Osteopontin (OPN) is a secreted molecule belonged to non-collagenous matrix phosphorylated sialoproteins that is highly expressed by several types' cells, such as macrophages, endothelial cells, smooth muscle cells and epithelial cells, and interacted with wide types of integrins [8], [9]. OPN as a multifunctional protein plays a key role in the pathology of several chronic inflammatory diseases including atherosclerosis. Biological effect of OPN is realized thereby regulating of several macrophage functions, such as migration, survival, and tissue accumulation [8], [9], [10]. Results obtained in animal model using ultrastructural analysis through transmission electron microscopy have been suggested that OPN was dramatically over-expressed by vasculature in the presence of oxidized low-density lipoproteins [11]. This mechanism is important to induce atherosclerosis in subintima and vasculature [12]. Moreover, specific histochemical techniques revealed that OPN is detected in vasculature near calcium phosphate precipitates that indicated pivotal role of OPN in regulation of vascular calcification [11]. Currently, OPN is considered as a key factor in vascular remodeling, development of atherosclerosis and vascular calcification in subjects with known CAD [13], [14], [15], while in a population of young adults without symptoms of cardiovascular disease OPN is not associated with vascular markers of subclinical atherosclerosis [16]. Other recent studies reported that hyperglycemia enhance cell proliferation and the development of diabetic atherosclerosis via stimulation of OPN expression and synthesis in vasculature [17], [18]. Moreover, vascular calcification in type 2 diabetic patients is frequently accompanied by intima–media thickening beyond severe atherosclerotic lesions [18]. It has been expected that a closely interrelationship between circulating OPN level and severity of coronary artery and aorta calcification will be able to reclassification of asymptomatic subjects irrespective to conventional risk factors into high risk group for further examination [19]. However, we cannot find results of studies dedicated examining different risk group depended of metabolic disorders and the relevance of OPN in type 2 diabetes mellitus (T2DM). The aim of the study was to evaluate the interrelation between circulating OPN and coronary atherosclerosis in T2DM patients with known CAD.

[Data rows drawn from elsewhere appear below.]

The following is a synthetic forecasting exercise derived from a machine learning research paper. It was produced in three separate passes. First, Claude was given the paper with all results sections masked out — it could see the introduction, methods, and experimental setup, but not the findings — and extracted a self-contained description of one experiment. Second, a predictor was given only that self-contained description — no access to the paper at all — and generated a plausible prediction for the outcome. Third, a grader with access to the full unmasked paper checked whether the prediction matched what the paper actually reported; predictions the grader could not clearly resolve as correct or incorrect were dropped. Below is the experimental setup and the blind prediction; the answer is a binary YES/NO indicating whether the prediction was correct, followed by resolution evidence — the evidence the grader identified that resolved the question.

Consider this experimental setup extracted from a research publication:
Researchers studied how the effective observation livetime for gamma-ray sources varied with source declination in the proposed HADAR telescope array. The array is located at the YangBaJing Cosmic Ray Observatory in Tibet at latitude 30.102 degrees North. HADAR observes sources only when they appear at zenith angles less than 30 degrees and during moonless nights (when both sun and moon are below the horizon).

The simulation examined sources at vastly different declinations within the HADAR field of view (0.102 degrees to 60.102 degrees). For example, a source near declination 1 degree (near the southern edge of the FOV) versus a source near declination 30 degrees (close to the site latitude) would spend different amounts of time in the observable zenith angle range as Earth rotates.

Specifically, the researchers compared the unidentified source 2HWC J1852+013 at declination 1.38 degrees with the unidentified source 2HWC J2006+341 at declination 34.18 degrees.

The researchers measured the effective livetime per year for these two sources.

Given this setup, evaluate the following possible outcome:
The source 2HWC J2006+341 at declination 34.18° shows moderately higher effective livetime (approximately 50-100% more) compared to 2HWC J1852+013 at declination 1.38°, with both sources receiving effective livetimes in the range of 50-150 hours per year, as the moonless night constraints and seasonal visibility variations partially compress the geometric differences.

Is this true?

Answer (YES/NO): NO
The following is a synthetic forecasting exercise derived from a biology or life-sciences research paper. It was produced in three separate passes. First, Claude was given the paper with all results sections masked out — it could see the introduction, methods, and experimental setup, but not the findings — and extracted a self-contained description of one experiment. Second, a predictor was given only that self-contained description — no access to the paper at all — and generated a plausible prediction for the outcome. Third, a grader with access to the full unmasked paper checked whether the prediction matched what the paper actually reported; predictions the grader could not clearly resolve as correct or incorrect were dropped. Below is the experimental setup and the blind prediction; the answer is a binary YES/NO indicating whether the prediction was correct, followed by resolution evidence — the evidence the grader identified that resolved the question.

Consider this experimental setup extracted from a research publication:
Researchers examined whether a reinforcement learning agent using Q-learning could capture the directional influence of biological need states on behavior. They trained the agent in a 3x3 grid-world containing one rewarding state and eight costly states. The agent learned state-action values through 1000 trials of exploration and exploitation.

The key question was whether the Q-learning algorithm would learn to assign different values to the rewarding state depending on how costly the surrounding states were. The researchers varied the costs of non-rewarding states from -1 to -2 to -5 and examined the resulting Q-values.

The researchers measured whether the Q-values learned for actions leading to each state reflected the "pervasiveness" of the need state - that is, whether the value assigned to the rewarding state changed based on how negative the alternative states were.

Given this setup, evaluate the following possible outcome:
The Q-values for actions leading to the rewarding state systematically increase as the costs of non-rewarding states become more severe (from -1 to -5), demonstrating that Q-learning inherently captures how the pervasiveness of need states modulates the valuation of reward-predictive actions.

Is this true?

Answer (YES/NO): NO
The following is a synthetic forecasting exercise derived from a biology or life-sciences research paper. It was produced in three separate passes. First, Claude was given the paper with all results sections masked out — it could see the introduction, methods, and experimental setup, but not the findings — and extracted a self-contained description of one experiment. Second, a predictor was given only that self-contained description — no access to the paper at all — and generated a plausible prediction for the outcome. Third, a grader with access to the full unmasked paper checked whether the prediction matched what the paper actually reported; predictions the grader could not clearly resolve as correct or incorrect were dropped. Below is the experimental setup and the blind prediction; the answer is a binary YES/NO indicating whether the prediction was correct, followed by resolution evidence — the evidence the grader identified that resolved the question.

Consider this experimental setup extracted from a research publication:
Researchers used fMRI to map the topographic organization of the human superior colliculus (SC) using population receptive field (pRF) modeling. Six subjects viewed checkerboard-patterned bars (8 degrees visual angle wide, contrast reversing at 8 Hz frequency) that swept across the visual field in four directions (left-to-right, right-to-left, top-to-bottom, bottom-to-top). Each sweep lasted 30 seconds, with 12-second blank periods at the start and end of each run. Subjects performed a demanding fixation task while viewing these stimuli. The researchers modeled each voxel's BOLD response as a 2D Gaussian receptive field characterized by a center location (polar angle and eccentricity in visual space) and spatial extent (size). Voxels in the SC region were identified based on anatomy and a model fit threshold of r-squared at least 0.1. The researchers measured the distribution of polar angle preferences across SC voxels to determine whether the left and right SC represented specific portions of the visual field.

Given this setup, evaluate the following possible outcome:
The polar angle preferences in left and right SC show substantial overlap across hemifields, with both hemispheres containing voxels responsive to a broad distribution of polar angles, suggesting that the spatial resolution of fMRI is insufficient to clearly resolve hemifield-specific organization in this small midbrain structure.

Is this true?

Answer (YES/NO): NO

One hundred twenty-six out subjects (46 patients with T2DM) who underwent cardiac computer tomography (CT) angiography and documented asymptomatic coronary artery disease (CAD) were enrolled in the study. All subjects gave their written informed consent to participation in the study. The excluding criteria were: symptomatic chronic heart failure, left ventricular ejection fraction (LVEF) ≤40%, severe diabetes mellitus, severe kidney and liver diseases that have ability to independently influence to clinical outcomes, malignancy, unstable angina, Q-wave and non-Q-wave MI within 3 months before study entry; creatinin plasma level above 440 μmol/L, GFR index < 35 mL/min/m2, brain injury within 3 months before an enrollment, body mass index above 30 kg/m2 and less 15 kg/m2, pulmonary edema, tachyarrhythmia, valvular heart disease, thyrotoxicosis, ischemic stroke, intracranial hemorrhage, acute infections, surgery, trauma, all ischemic events during the previous 3 months, and inflammatory conditions within 1 month, and incident of neoplasm were ruled out by careful medical history and physical examination; pregnancy; an implanted pacemaker, any disorders that accordingly investigators opinion can stop to participate the patients to the study, and refusal to participate and give consent to this study.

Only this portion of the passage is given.